Many members of the newly freed colony regarded the victory of Kwame Nkrumah and his followers as the victory of an energetic political clique which had been able – sometimes by dubious means – to impose its will upon the politically lethargic general masses. Such disgruntled opponents of the regime, who did not expect to participate in the fruits of the victory, were on the whole unhappy to see their white rulers depart, and there were refusals in several parts of the country to put out flags. That the English could pull out as they did with so little apparent reluctance, and so many protestations of good will all round, is due to the nature of their stake in the country, which does not in reality demand their physical presence. Ghana has been saved from the tragic situation of Algeria, and the almost equally unhappy situations of Kenya and South Africa, by the fact that it has never been considered suitable for European settlement.
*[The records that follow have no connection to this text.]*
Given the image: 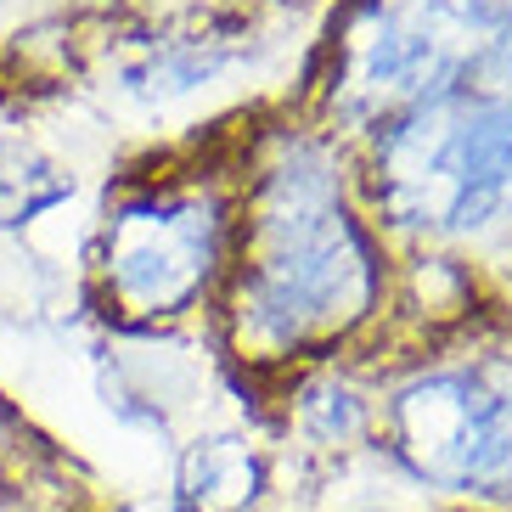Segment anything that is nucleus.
Segmentation results:
<instances>
[{"label": "nucleus", "mask_w": 512, "mask_h": 512, "mask_svg": "<svg viewBox=\"0 0 512 512\" xmlns=\"http://www.w3.org/2000/svg\"><path fill=\"white\" fill-rule=\"evenodd\" d=\"M383 259L316 147L254 181L231 254V327L248 361L316 355L372 316Z\"/></svg>", "instance_id": "1"}, {"label": "nucleus", "mask_w": 512, "mask_h": 512, "mask_svg": "<svg viewBox=\"0 0 512 512\" xmlns=\"http://www.w3.org/2000/svg\"><path fill=\"white\" fill-rule=\"evenodd\" d=\"M372 197L389 226L451 242L512 220V96H439L377 124Z\"/></svg>", "instance_id": "2"}, {"label": "nucleus", "mask_w": 512, "mask_h": 512, "mask_svg": "<svg viewBox=\"0 0 512 512\" xmlns=\"http://www.w3.org/2000/svg\"><path fill=\"white\" fill-rule=\"evenodd\" d=\"M349 91L383 119L439 96H512V0H377L349 34Z\"/></svg>", "instance_id": "3"}, {"label": "nucleus", "mask_w": 512, "mask_h": 512, "mask_svg": "<svg viewBox=\"0 0 512 512\" xmlns=\"http://www.w3.org/2000/svg\"><path fill=\"white\" fill-rule=\"evenodd\" d=\"M383 439L422 484L512 507V366L411 377L383 411Z\"/></svg>", "instance_id": "4"}, {"label": "nucleus", "mask_w": 512, "mask_h": 512, "mask_svg": "<svg viewBox=\"0 0 512 512\" xmlns=\"http://www.w3.org/2000/svg\"><path fill=\"white\" fill-rule=\"evenodd\" d=\"M226 259V220L203 192L147 186L107 220L102 271L130 316H181Z\"/></svg>", "instance_id": "5"}, {"label": "nucleus", "mask_w": 512, "mask_h": 512, "mask_svg": "<svg viewBox=\"0 0 512 512\" xmlns=\"http://www.w3.org/2000/svg\"><path fill=\"white\" fill-rule=\"evenodd\" d=\"M0 512H96L91 484L34 445H0Z\"/></svg>", "instance_id": "6"}, {"label": "nucleus", "mask_w": 512, "mask_h": 512, "mask_svg": "<svg viewBox=\"0 0 512 512\" xmlns=\"http://www.w3.org/2000/svg\"><path fill=\"white\" fill-rule=\"evenodd\" d=\"M74 192V175H62L40 147L6 141L0 147V226H29Z\"/></svg>", "instance_id": "7"}]
</instances>
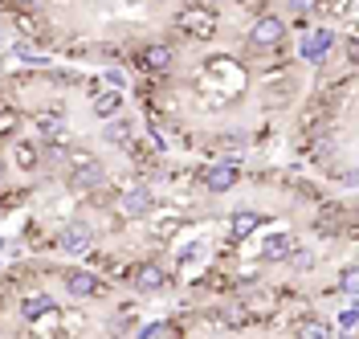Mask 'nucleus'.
Returning a JSON list of instances; mask_svg holds the SVG:
<instances>
[{
    "label": "nucleus",
    "mask_w": 359,
    "mask_h": 339,
    "mask_svg": "<svg viewBox=\"0 0 359 339\" xmlns=\"http://www.w3.org/2000/svg\"><path fill=\"white\" fill-rule=\"evenodd\" d=\"M331 46H335L331 29H318V33H311V37L302 41V58H306V62H323V58L331 53Z\"/></svg>",
    "instance_id": "obj_8"
},
{
    "label": "nucleus",
    "mask_w": 359,
    "mask_h": 339,
    "mask_svg": "<svg viewBox=\"0 0 359 339\" xmlns=\"http://www.w3.org/2000/svg\"><path fill=\"white\" fill-rule=\"evenodd\" d=\"M102 164L86 152H69V184L74 188H94V184H102Z\"/></svg>",
    "instance_id": "obj_2"
},
{
    "label": "nucleus",
    "mask_w": 359,
    "mask_h": 339,
    "mask_svg": "<svg viewBox=\"0 0 359 339\" xmlns=\"http://www.w3.org/2000/svg\"><path fill=\"white\" fill-rule=\"evenodd\" d=\"M221 143H224V147H241V143H245V135H221Z\"/></svg>",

West Africa as a whole has been protected from white
ownership
by malarial mosquitoes, an inexorable rainy season, and an absence of salubrious highlands where European farmers could have established themselves. When the demand for independence came, there was no reason not to accede to it. As things were, only British traders, technicians and colonial officials got a living from the country, and these would not be compelled to leave. The only conceivable losers might be certain
African underlings with a preference for the devil they knew to the devil they didn’t know and a suspicion they might be exchanging King Log for King Stork: these and the 300,000 small farmers of the Ashanti, who between them produce the cocoa that forms the country’s wealth, and who in the long run – and at present with little political representation – must foot the bills run up by the politicians at Accra.